Sister Marie Lorraine Bruno, I.H.M.

This month of March we think about the past year of COVID with all its dangers and the havoc it has brought to our lives, and I try to understand what God is telling us. I believe there is a message that should give us hope.

My first consideration is a definition of pandemic: I turned to Miriam-Webster. As an adjective, a pandemic is an “occurrence over a wide geographic area (such as multiple countries or continents) and typically affecting a significant proportion of its population;” as a noun it is “an outbreak … of sudden rapid growth or development.” This we know from experience.

Our present world is changing rapidly. We tend to live in isolation. COVID is contagious so no longer do we shake hands. Indeed, as a Francophile I have read that the French are beginning to forego the bise, the kiss given on the cheeks, sometimes multiple times depending upon the degree of friendship!

We keep a six-foot distance from others in stores, classrooms, workplaces, restaurants and sometimes with plastic shields! We no longer have large gatherings. Weddings, anniversaries and other celebrations are now held virtually.


There are so many changes in our daily lives, too numerous for a listing here. And these changes will probably remain whenever the pandemic has run its course.

Has the pandemic brought positive considerations? Yes! Pope Francis reminds us that “fraternity is more durable than fratricide.”
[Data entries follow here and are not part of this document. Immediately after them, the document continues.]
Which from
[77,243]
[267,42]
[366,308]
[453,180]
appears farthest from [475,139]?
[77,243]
I look to Scripture. So often Jesus said: “Be not afraid. I am with you.” I turn to my neighbor and embrace him or her. Together, with Jesus, my neighbor and I, we can face the future. I turn to prayer knowing it is efficacious.

It is to St. Joseph that I pray. Why? Because he too faced a pandemic — Herod who was scourging the city. To protect Jesus and Mary he fled with them to safety. I ask him to protect us and help us to be hope-filled. For COVID, too, shall pass.

Guardian of the Child Jesus, guard us. As you protected him, protect us and guide us so that we will live holy lives.


Sister Marie Lorraine Bruno, I.H.M., is professor emerita in the Department of Art, Languages and Literature at Immaculata University.